- **Provided records**:
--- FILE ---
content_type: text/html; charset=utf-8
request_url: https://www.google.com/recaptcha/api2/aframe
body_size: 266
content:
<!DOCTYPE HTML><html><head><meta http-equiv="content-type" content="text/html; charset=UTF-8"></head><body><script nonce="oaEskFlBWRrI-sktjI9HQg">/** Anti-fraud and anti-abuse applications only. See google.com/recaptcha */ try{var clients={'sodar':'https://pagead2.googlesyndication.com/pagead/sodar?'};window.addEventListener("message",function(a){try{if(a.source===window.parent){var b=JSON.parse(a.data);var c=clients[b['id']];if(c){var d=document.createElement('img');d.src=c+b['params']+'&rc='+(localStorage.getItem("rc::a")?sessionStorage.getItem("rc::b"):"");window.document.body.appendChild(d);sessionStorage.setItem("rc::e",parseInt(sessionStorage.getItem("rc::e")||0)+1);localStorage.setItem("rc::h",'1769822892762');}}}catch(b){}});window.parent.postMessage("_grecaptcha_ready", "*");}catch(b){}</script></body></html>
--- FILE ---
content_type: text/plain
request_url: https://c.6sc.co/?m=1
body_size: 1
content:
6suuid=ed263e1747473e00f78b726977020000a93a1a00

- **Assignment**:
Your answer must be every record above, set down exactly as written.

- **Solution to this exercise**:
--- FILE ---
content_type: text/html; charset=utf-8
request_url: https://www.google.com/recaptcha/api2/aframe
body_size: 266
content:
<!DOCTYPE HTML><html><head><meta http-equiv="content-type" content="text/html; charset=UTF-8"></head><body><script nonce="oaEskFlBWRrI-sktjI9HQg">/** Anti-fraud and anti-abuse applications only. See google.com/recaptcha */ try{var clients={'sodar':'https://pagead2.googlesyndication.com/pagead/sodar?'};window.addEventListener("message",function(a){try{if(a.source===window.parent){var b=JSON.parse(a.data);var c=clients[b['id']];if(c){var d=document.createElement('img');d.src=c+b['params']+'&rc='+(localStorage.getItem("rc::a")?sessionStorage.getItem("rc::b"):"");window.document.body.appendChild(d);sessionStorage.setItem("rc::e",parseInt(sessionStorage.getItem("rc::e")||0)+1);localStorage.setItem("rc::h",'1769822892762');}}}catch(b){}});window.parent.postMessage("_grecaptcha_ready", "*");}catch(b){}</script></body></html>
--- FILE ---
content_type: text/plain
request_url: https://c.6sc.co/?m=1
body_size: 1
content:
6suuid=ed263e1747473e00f78b726977020000a93a1a00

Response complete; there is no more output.